Nous ne soutenons pas ici que ces figures appartiennent à l’opposition contrôlée. Nous constatons seulement que cette tentation de susciter une opposition, ou de l’aider à s’exprimer pour la renforcer et fausser la concurrence existe dans la macronie.
On remarquera à nouveau que, durant cette campagne électorale, Bolloré a lancé son OPA sur le groupe Hachette d’Arnaud Lagardère, dont il fut longtemps dit que l’Elysée s’y opposait… Selon toute vraisemblance, Bolloré devrait aussi racheter Le Figaro, ce qui lui permettra de constituer le plus grand groupe de presse conservateur et mondialiste de France, voire d’Europe.
Et Mc Kinsey et consorts dans tout ça ?
Une question nous taraude dans la continuité du scandale Ruffin. Dans cette stratégie d’organiser l’opposition, Macron a-t-il poussé le vice jusqu’à utiliser les Mc Kinsey et consorts pour maîtriser ses opérations ?
On pense ici aux contrats passés avec ces cabinets américains (y compris Accenture) pour définir la stratégie vaccinale. Ces contrats ont-ils inclus de discrètes missions de structuration d’une opposition contrôlée ?

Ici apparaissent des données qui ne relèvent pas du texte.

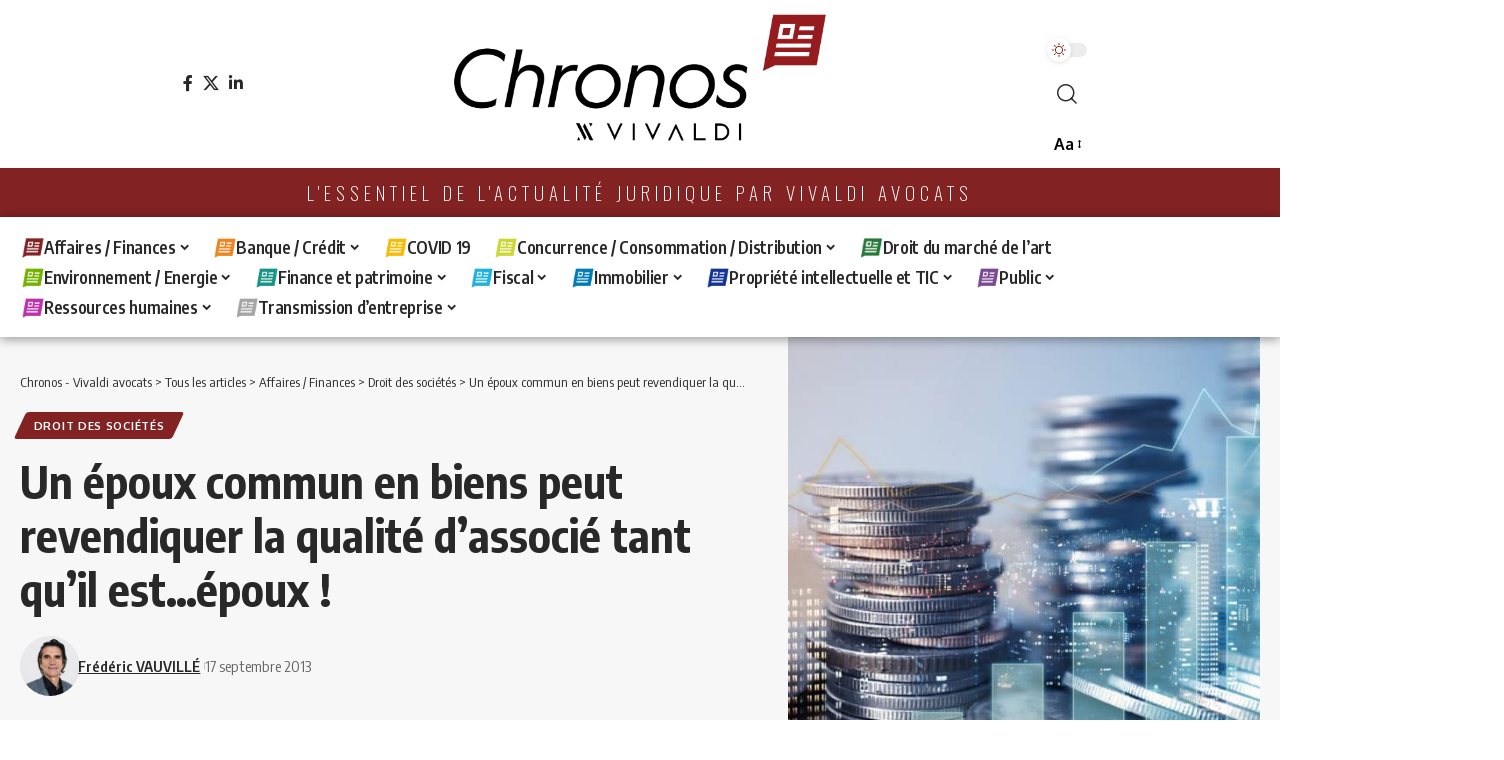

--- FILE ---
content_type: text/css
request_url: https://vivaldi-chronos.com/wp-content/uploads/elementor/css/post-30986.css?ver=1738098087
body_size: 813
content:
.sticky-on .elementor-30986 .elementor-element.elementor-element-24ca5c8.elementor-section{background-color:var( --e-global-color-secondary );}.sticky-on[data-theme="dark"] .elementor-30986 .elementor-element.elementor-element-24ca5c8.elementor-section{background-color:#191C20;}.elementor-30986 .elementor-element.elementor-element-24ca5c8, .elementor-30986 .elementor-element.elementor-element-24ca5c8 > .elementor-background-overlay{border-radius:0px 0px 0px 0px;}.elementor-30986 .elementor-element.elementor-element-24ca5c8{box-shadow:0px 0px 0px 0px rgba(0,0,0,0.5);margin-top:0px;margin-bottom:0px;padding:0px 0px 0px 0px;}.elementor-bc-flex-widget .elementor-30986 .elementor-element.elementor-element-52ce568.elementor-column .elementor-widget-wrap{align-items:center;}.elementor-30986 .elementor-element.elementor-element-52ce568.elementor-column.elementor-element[data-element_type="column"] > .elementor-widget-wrap.elementor-element-populated{align-content:center;align-items:center;}.elementor-30986 .elementor-element.elementor-element-52ce568 > .elementor-widget-wrap > .elementor-widget:not(.elementor-widget__width-auto):not(.elementor-widget__width-initial):not(:last-child):not(.elementor-absolute){margin-bottom:0px;}.elementor-30986 .elementor-element.elementor-element-af75568 .header-social-list{text-align:center;}.elementor-30986 .elementor-element.elementor-element-a17ea4e > .elementor-widget-container{margin:0px 0px 10px 0px;}.elementor-30986 .elementor-element.elementor-element-a17ea4e .the-logo img{max-width:400px;width:400px;}.elementor-30986 .elementor-element.elementor-element-a17ea4e .the-logo{text-align:center;}.elementor-bc-flex-widget .elementor-30986 .elementor-element.elementor-element-04b3dcc.elementor-column .elementor-widget-wrap{align-items:flex-end;}.elementor-30986 .elementor-element.elementor-element-04b3dcc.elementor-column.elementor-element[data-element_type="column"] > .elementor-widget-wrap.elementor-element-populated{align-content:flex-end;align-items:flex-end;}.elementor-30986 .elementor-element.elementor-element-b3b2d97{--dm-size:calc(24px * 100/100);}.elementor-30986 .elementor-element.elementor-element-b3b2d97 .dark-mode-toggle{justify-content:center;}.elementor-30986 .elementor-element.elementor-element-b3b2d97 .dark-mode-slide .svg-mode-light{color:var( --e-global-color-accent );}.elementor-30986 .elementor-element.elementor-element-b3b2d97 .dark-mode-slide .mode-icon-dark{background:var( --e-global-color-accent );}.elementor-30986 .elementor-element.elementor-element-0d9f06a .w-header-search > .icon-holder{justify-content:center;}.elementor-30986 .elementor-element.elementor-element-a872bd0 .font-resizer{text-align:center;}.elementor-30986 .elementor-element.elementor-element-a872bd0 .font-resizer-trigger{color:var( --e-global-color-primary );}[data-theme="dark"] .elementor-30986 .elementor-element.elementor-element-a872bd0 .font-resizer-trigger{color:var( --e-global-color-secondary );}.elementor-30986 .elementor-element.elementor-element-546b52c:not(.elementor-motion-effects-element-type-background), .elementor-30986 .elementor-element.elementor-element-546b52c > .elementor-motion-effects-container > .elementor-motion-effects-layer{background-color:var( --e-global-color-accent );}.elementor-30986 .elementor-element.elementor-element-546b52c{transition:background 0.3s, border 0.3s, border-radius 0.3s, box-shadow 0.3s;padding:5px 0px 5px 0px;}.elementor-30986 .elementor-element.elementor-element-546b52c > .elementor-background-overlay{transition:background 0.3s, border-radius 0.3s, opacity 0.3s;}.elementor-30986 .elementor-element.elementor-element-484b035 .heading-title > *{font-family:"Oswald", Sans-serif;font-size:19px;font-weight:100;text-transform:uppercase;letter-spacing:5px;}.elementor-30986 .elementor-element.elementor-element-484b035 .heading-title{--heading-color:var( --e-global-color-secondary );}.elementor-30986 .elementor-element.elementor-element-293571b:not(.elementor-motion-effects-element-type-background), .elementor-30986 .elementor-element.elementor-element-293571b > .elementor-motion-effects-container > .elementor-motion-effects-layer{background-color:#FFFFFF;}[data-theme="dark"] .elementor-30986 .elementor-element.elementor-element-293571b.elementor-section{background-color:#000000;}.elementor-30986 .elementor-element.elementor-element-293571b{box-shadow:0px 2px 10px 0px rgba(0, 0, 0, 0.4);transition:background 0.3s, border 0.3s, border-radius 0.3s, box-shadow 0.3s;padding:5px 0px 5px 0px;}.elementor-30986 .elementor-element.elementor-element-293571b > .elementor-background-overlay{transition:background 0.3s, border-radius 0.3s, opacity 0.3s;}.elementor-30986 .elementor-element.elementor-element-ed38f2f{--nav-height:30px;}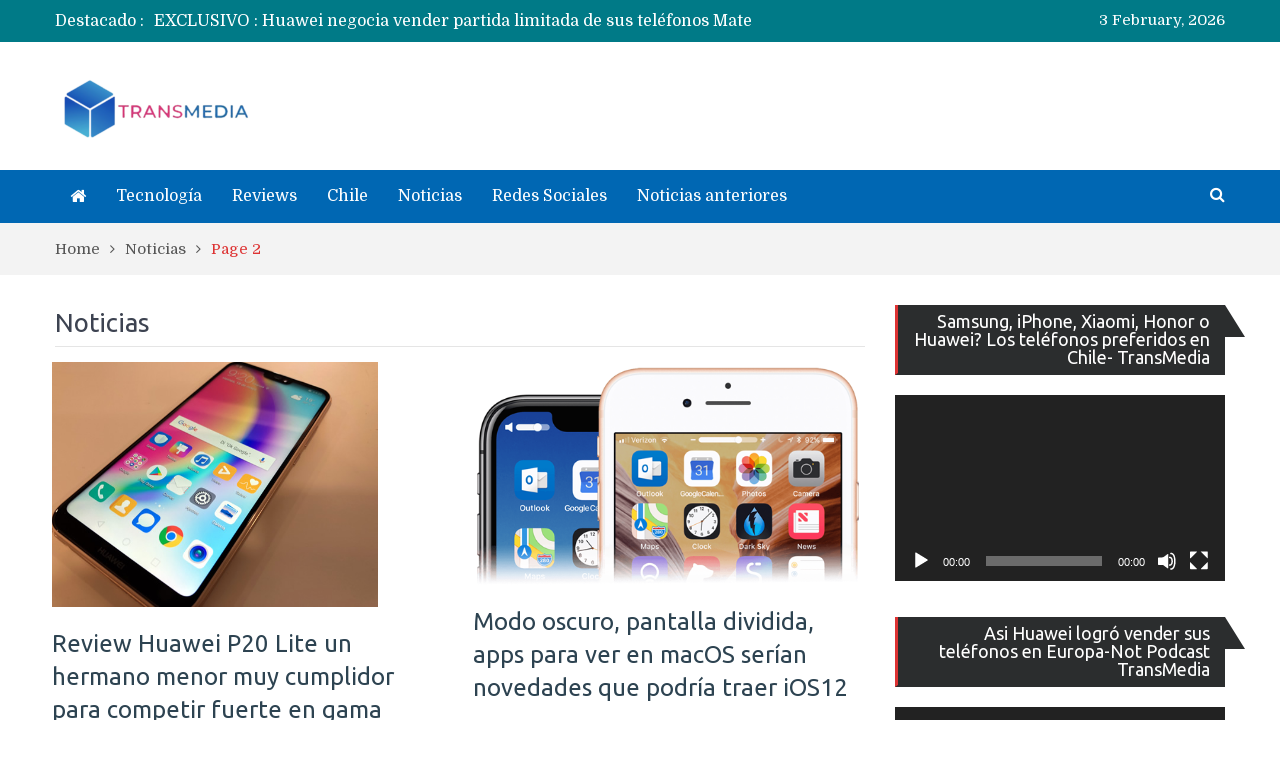

--- FILE ---
content_type: text/html; charset=utf-8
request_url: https://www.google.com/recaptcha/api2/aframe
body_size: 268
content:
<!DOCTYPE HTML><html><head><meta http-equiv="content-type" content="text/html; charset=UTF-8"></head><body><script nonce="P0zvSkaQDBRAK9ZeEfltAA">/** Anti-fraud and anti-abuse applications only. See google.com/recaptcha */ try{var clients={'sodar':'https://pagead2.googlesyndication.com/pagead/sodar?'};window.addEventListener("message",function(a){try{if(a.source===window.parent){var b=JSON.parse(a.data);var c=clients[b['id']];if(c){var d=document.createElement('img');d.src=c+b['params']+'&rc='+(localStorage.getItem("rc::a")?sessionStorage.getItem("rc::b"):"");window.document.body.appendChild(d);sessionStorage.setItem("rc::e",parseInt(sessionStorage.getItem("rc::e")||0)+1);localStorage.setItem("rc::h",'1770150170243');}}}catch(b){}});window.parent.postMessage("_grecaptcha_ready", "*");}catch(b){}</script></body></html>

--- FILE ---
content_type: application/javascript; charset=utf-8
request_url: https://fundingchoicesmessages.google.com/f/AGSKWxWo44-W_QDkoPsemq6gjdVlJ4IDvxuNladpAWd4T35fCWhzrs5GPPp3z8mFF3XMVyf1FU5DfGpaZMFx8Zi2h26H0hSKo_cfOoF5FvX6FsX3OCTO6FNYx_Y7MeqZ-t9GVMS-XqcwdfVqBrnDiVKUeao3-NAaReQSAua7J9ce3uJBDe0kW7OocwUa6pQ=/_/adtxt./adserverpub?/advf1./adboxtable-/ad_video.htm
body_size: -1286
content:
window['8873de72-3956-4dcf-87ed-08a465198cb0'] = true;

La réponse est pour l’instant inconnue, mais il sera utile, un jour, de fouiller les documents officiels pour comprendre.
Orchestrer pour contrôler
Pour clore cette liste de questions auxquelles seule l’histoire répondra, il faut préciser un point majeur. Il serait naïf de croire qu’Emmanuel Macron crée de toutes pièces une opposition ou bien qu’il tire les ficelles de ses adversaires comme un marionnettiste.
En revanche, il est tout aussi invraisemblable qu’il ne dispose pas de “gentleman’s agreements” avec certains de ses opposants, avec qui lui ou ses affidés discutent plus ou moins régulièrement.
Toute la question est de savoir quelle est la nature de ces différents “agreements” et jusqu’où ils vont.